═════ SOURCE EXCERPT ═════

Independent Student Newspaper of UW Oshkosh Campuses

The Advance-Titan

Independent Student Newspaper of UW Oshkosh Campuses

The Advance-Titan

Independent Student Newspaper of UW Oshkosh Campuses

The Advance-Titan

Council passes rental inspection law

The Oshkosh Common Council approved the voluntary Residential Rental Inspection Program on Sept. 13, which will provide safe, decent and sanitary living conditions for UW Oshkosh students and community member tenants.

“This is an opportunity to ensure that when parents drop their students off, or when students are looking for a place to live, there isn’t going to be any surprises waiting for them; they are going to be living in a safe place,” City Council member and UWO student Ben Stepanek said.

According to Stepanek, the program was initiated about three years ago because the city found a large number of code complaints and violations in rental units, which led to an overall bad impact on the surrounding areas. He said this ordinance will help hold property owners responsible for maintaining their units and protect tenants against unsafe conditions.

═════ RECORD SET ═════

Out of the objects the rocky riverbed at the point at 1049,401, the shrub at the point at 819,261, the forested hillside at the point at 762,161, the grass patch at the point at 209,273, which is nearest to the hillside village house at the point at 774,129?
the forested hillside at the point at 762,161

═════
═════ RECORD SET ═════

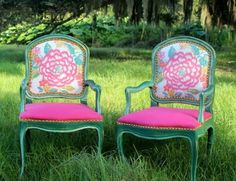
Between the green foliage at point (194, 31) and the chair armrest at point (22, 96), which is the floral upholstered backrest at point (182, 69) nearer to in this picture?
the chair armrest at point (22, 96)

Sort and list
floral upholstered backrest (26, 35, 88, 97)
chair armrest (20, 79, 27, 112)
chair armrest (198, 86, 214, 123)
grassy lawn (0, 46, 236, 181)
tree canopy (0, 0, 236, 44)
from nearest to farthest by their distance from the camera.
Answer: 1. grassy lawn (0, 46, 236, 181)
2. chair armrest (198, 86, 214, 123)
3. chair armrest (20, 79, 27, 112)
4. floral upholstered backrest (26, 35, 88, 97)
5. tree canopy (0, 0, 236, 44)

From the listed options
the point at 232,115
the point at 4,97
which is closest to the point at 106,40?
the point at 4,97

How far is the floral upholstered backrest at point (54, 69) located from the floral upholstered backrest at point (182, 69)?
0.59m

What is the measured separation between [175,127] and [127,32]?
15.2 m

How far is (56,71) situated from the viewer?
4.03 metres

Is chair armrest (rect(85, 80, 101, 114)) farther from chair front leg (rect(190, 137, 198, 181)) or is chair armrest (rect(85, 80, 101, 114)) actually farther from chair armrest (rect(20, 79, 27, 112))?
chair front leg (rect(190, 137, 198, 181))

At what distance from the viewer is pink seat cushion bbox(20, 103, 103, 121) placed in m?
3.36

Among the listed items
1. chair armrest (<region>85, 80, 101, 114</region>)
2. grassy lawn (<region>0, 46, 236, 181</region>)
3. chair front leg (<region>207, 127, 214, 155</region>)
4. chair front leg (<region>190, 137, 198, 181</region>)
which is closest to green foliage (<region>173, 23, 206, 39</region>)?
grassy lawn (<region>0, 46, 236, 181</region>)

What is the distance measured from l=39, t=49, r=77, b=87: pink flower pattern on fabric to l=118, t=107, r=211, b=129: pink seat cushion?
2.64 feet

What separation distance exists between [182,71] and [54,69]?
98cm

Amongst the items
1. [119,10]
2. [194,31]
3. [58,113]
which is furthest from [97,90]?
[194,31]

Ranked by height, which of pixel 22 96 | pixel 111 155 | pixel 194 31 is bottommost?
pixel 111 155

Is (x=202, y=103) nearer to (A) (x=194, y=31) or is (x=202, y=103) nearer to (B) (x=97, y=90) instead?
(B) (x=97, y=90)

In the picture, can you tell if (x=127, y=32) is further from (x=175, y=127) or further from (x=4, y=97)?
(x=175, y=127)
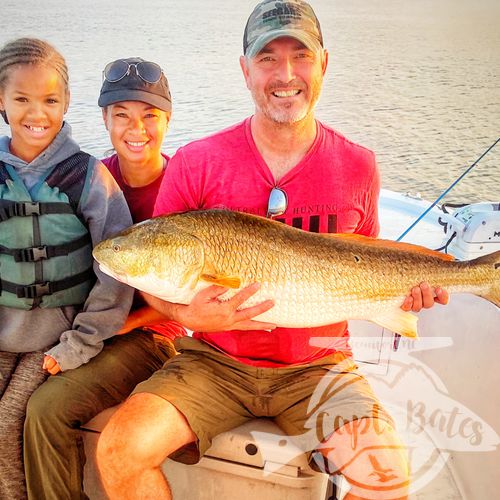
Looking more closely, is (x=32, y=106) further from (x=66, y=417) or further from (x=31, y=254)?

═════

## [WORK TO COMPLETE]
Please state the date on which the Oshkosh Common Council approved the Residential Rental Inspection Program, according to the rental inspection article. The entries are separate material from the article.

## [WRITTEN REPLY]
Sept. 13